> SUPPLIED PASSAGE

Do you do private lessons, more than once a week or don't have a big class? Or maybe the length of the session differs.


----------



## Kicksforkills (Mar 27, 2012)

PennyGC said:


> I fell in love with agility many years ago and my signature dog Kim and I learned together... she was a superstar. I'm looking forward to Hare n Hounds show at Easter - I'm judging on Friday and then have 3 days of competition to look forward to! Dizzy (my sheltie) will be competing in G4 for the first time which will be challenging as we're now mostly in with the 5-7s instead of the 1& 2s... I also have Sophie in G4 and ABC (any breed but collie) and Ski in G5 as well as Oswy in veterans/any size and Cody (who can't weave!) in any size AND working the rings... it's going to be busy.
> 
> Venue is fantastic - Helmsley in North Yorkshire... a bit challenging to get there through the villages as the main road is the only A road in Britain with a stretch where caravans are prohibited.. but a famous hill called Sutton Bank


Gosh, you know all about it then.

I'm wondering if local royal shows allow novices like my dogs etc to go on agility. Not to be judged but for fun. I go every year to my two local ones and going to the London pet show.


----------



## Guest (Mar 28, 2012)

Kicksforkills said:


> Do you do private lessons, more than once a week or don't have a big class? Or maybe the length of the session differs.


We train for an hour on Tuesday nights and there are 9 people and dogs in my class, although the last two weeks I think there were only about 6 of us. I do a bit of weaving practice with her at home but that's all really.

I really like our trainer, she makes everything really easy and fun :yesnod:

Next week we will be joining with the other beginner class so I'm interested to see if they are the same sort of level as the class we're in.


----------



## Kicksforkills (Mar 27, 2012)

McKenzie said:


> We train for an hour on Tuesday nights and there are 9 people and dogs in my class, although the last two weeks I think there were only about 6 of us. I do a bit of weaving practice with her at home but that's all really.
> 
> I really like our trainer, she makes everything really easy and fun :yesnod:
> 
> Next week we will be joining with the other beginner class so I'm interested to see if they are the same sort of level as the class we're in.

> RECORDED INFORMATION
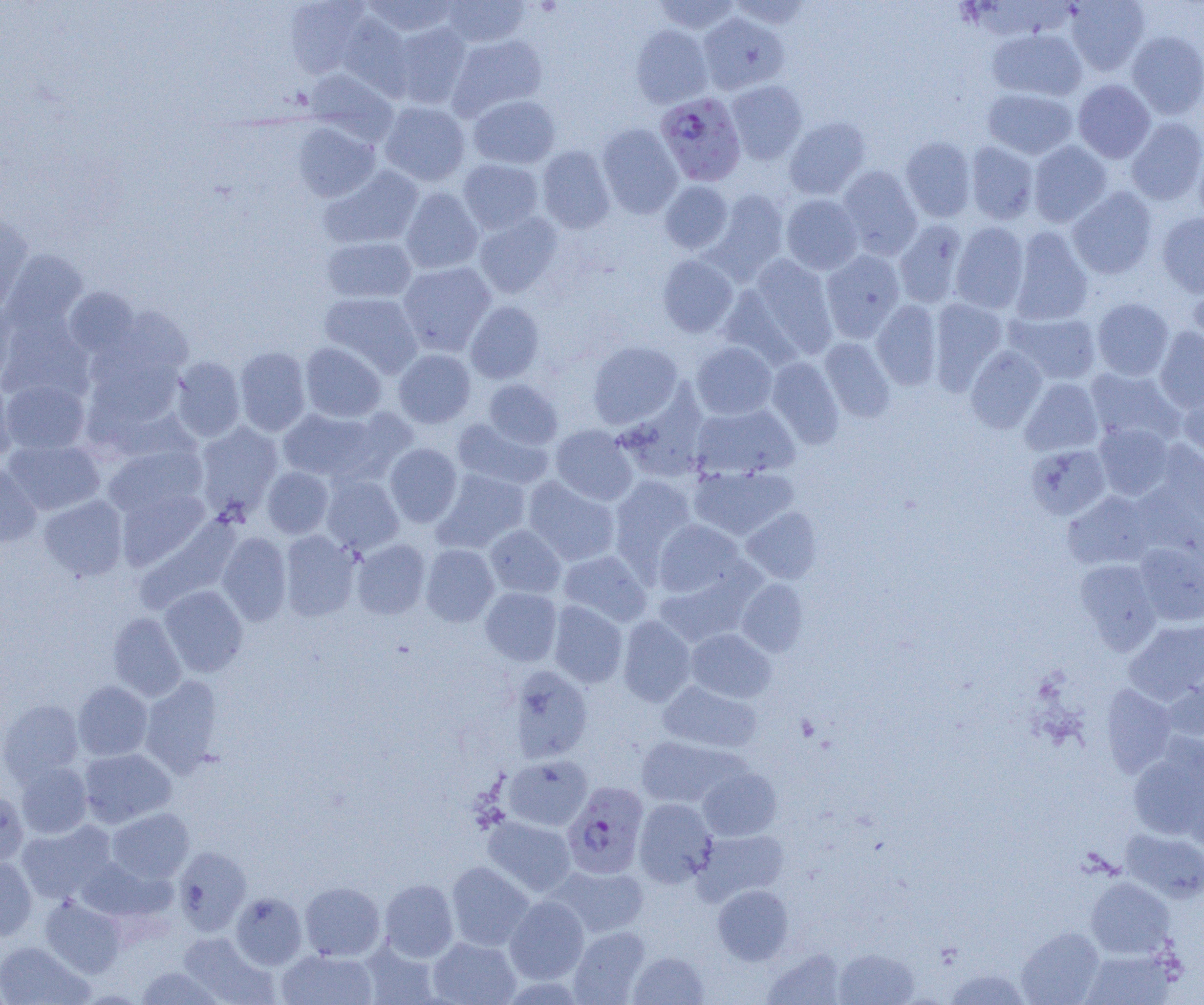

slide-level diagnosis = Plasmodium falciparum
modality = optical microscopy
Plasmodium falciparum-infected red blood cell locations = approximate bounding boxes as (x1,y1)-(x2,y2) corner pairs in pixels: (655,92)-(746,186), (562,782)-(649,879)
uninfected red blood cell locations = approximate bounding boxes as (x1,y1)-(x2,y2) corner pairs in pixels: (284,0)-(374,79), (361,0)-(460,37), (441,0)-(531,48), (653,0)-(740,34), (728,0)-(812,29), (1065,0)-(1150,75), (698,12)-(788,93), (336,13)-(414,98), (389,22)-(472,108), (631,25)-(713,108), (987,28)-(1087,101), (1127,30)-(1204,118), (447,34)-(547,120), (304,68)-(398,143), (726,80)-(807,164), (1073,80)-(1155,163), (982,87)-(1077,159), (469,95)-(561,169), (379,101)-(470,186), (292,112)-(471,191), (784,117)-(871,199), (1126,117)-(1204,205), (292,121)-(380,202), (597,124)-(682,218), (901,136)-(976,222), (966,141)-(1038,224), (1028,141)-(1112,227), (536,145)-(616,233), (1193,147)-(1204,227), (458,158)-(543,234), (319,166)-(424,250), (837,166)-(922,259), (659,181)-(733,254), (400,187)-(483,274), (1068,187)-(1157,279), (706,190)-(789,281), (781,194)-(863,274), (474,212)-(563,298), (1157,212)-(1204,298), (0,215)-(34,316), (895,219)-(968,308), (950,223)-(1029,313), (1010,228)-(1092,325), (322,236)-(417,303), (3,249)-(87,331), (820,250)-(905,341), (657,254)-(738,337), (744,256)-(838,359), (397,261)-(495,355), (1186,284)-(1204,354), (64,287)-(142,360), (320,292)-(423,377), (1092,298)-(1174,380), (929,299)-(1007,392), (872,300)-(942,389), (465,301)-(545,383), (0,302)-(18,388), (108,305)-(194,378), (1006,310)-(1101,384), (0,314)-(95,403), (1154,326)-(1204,412), (819,337)-(895,422), (588,341)-(682,428), (691,342)-(778,420), (300,343)-(386,422), (965,346)-(1046,433), (234,347)-(311,436), (85,349)-(186,432), (393,349)-(476,428), (170,357)-(245,442), (766,358)-(844,448), (1085,368)-(1184,447), (1020,378)-(1103,456), (1,379)-(90,454), (484,379)-(563,449), (0,380)-(17,462), (1178,386)-(1204,463), (616,390)-(712,483), (690,403)-(800,480), (278,407)-(382,483), (452,418)-(553,490), (195,421)-(283,517), (1094,423)-(1174,500), (551,425)-(637,505), (3,440)-(104,515), (1156,440)-(1204,521), (384,443)-(462,527), (1026,444)-(1111,520), (103,445)-(207,520), (0,462)-(41,548), (689,464)-(798,540), (262,467)-(333,538), (433,469)-(530,552), (322,475)-(403,555), (609,475)-(698,573), (523,477)-(620,566), (115,488)-(209,571), (1063,492)-(1156,570), (39,495)-(128,581), (741,507)-(822,583), (136,516)-(242,613), (653,519)-(747,599), (485,524)-(566,598), (279,530)-(360,621), (217,532)-(291,626), (351,539)-(431,619), (1134,542)-(1204,625), (420,544)-(499,626), (559,550)-(651,626), (1075,559)-(1161,653), (736,578)-(808,656), (159,585)-(248,677), (480,587)-(562,666), (548,601)-(628,688), (108,612)-(187,701), (618,615)-(696,707), (1125,619)-(1204,704), (685,629)-(776,703), (507,665)-(593,763), (1162,671)-(1204,743), (139,675)-(224,777), (73,681)-(152,761), (658,681)-(761,753), (1101,685)-(1177,776), (0,698)-(84,784), (635,736)-(743,808), (1128,739)-(1204,841), (79,748)-(176,827), (503,755)-(593,831), (16,762)-(92,839), (698,767)-(781,841), (0,791)-(29,868), (634,798)-(717,887), (107,808)-(194,883), (482,816)-(576,897), (17,820)-(116,904), (694,828)-(789,904), (1121,828)-(1204,903), (173,846)-(251,935), (0,857)-(37,941), (75,857)-(174,926), (446,861)-(535,951), (550,864)-(650,937), (1086,877)-(1174,958), (379,879)-(458,962), (300,881)-(385,961), (713,884)-(793,965), (231,892)-(306,969), (505,895)-(589,984), (40,896)-(126,977), (568,926)-(651,1004), (1016,927)-(1104,1005), (177,932)-(278,1004), (427,936)-(521,1005), (359,940)-(441,1005), (0,941)-(92,1005), (833,947)-(919,1005), (1080,948)-(1178,1005), (276,949)-(378,1005), (761,949)-(847,1004), (628,951)-(709,1005), (135,966)-(224,1004), (942,967)-(1031,1005)
field of view = single
image size = 1204×1005 pixels
magnification = 1000x
preparation = thin blood smearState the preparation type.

> EXERCISE BRIEF
According to the dog agility forum thread, why does PennyGC expect Dizzy's first time competing in G4 to be challenging? Answer in one to three sentences.

> THE SOLUTION
In G4, Dizzy will now mostly be competing against the 5-7s instead of the 1 and 2s.